Researchers from SANS Internet Storm Center report they have spotted a new spam campaign that spreads the famous ransomware Cerber. The new campaign has the title "Blank Slate" as the emails that come with it have no content whatsoever. The messages have no text, and there is basically nothing about them that could indicate a potential victim that there is something wrong.

There are attachments to the emails, though, but they also do not suggest that some malware could be hiding in the files as their names are vague and look like regular files that anyone would save on their computers, containing mostly random characters. The same holds for the subject lines of the emails.

The "Blank Slate" campaign is actually quite familiar to cyber security researchers as they have observed it before, yet this time the prevalence of Cerber Ransomware among the malware types that it spreads is something new.
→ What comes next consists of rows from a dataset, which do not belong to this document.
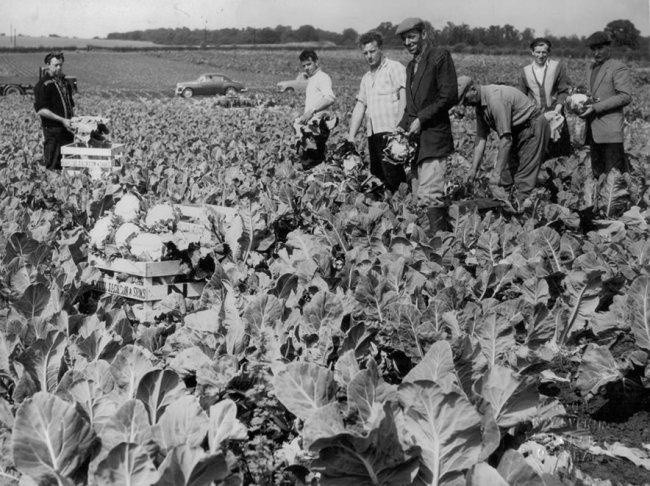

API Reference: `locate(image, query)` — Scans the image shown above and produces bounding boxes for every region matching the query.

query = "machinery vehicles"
[0,66,77,96]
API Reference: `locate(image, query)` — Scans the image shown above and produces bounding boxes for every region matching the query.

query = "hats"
[457,75,472,106]
[394,17,425,36]
[584,31,612,47]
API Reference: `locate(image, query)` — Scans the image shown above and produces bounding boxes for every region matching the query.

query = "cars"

As for the malicious files attaches to the emails from ''Blank Slate'', the ransomware could be hiding in two types of files, whereby in both cases the files that are sent as attachments are double-zipped, meaning a zip archive is embedded into another zip archive. The last zip file on the line is then carrying the malware either in a Microsoft Word Document or a JavaScript file. If Cerber is within the Word Microsoft file, the potential victim needs to enable macros for the infection to take place.

For the JavaScript files, though, Cerber lands on the target computer if the user simply clicks twice on the file to open it. Once Cerber Ransomware has penetrated your computer, it will start to encrypt all your files, like photos, videos, documents and pretty much all important data that you have stored on your machine. An interesting detail for this particular ransomware is that the amount of ransom that it requires in order to send you a decryption key will always equal $500 in Bitcoins, regardless of the exchange rate that is on the market at the moment. Researchers have, however, updated that information – from this week on, the malware asks for 1 Bitcoin for the decryption of your files.

As with nearly all ransomware type of infection, Cerber can also be easily avoided by simply being extremely watchful in your email correspondence. You should never open any emails from people you do not know, or respectively, emails that you do not expect. Needless to say, you should never try to open any attachments that come with messages having no text and random letters as a subject line. The probability that these attachments will deploy some malicious program on your computer that will only harm you is relatively high.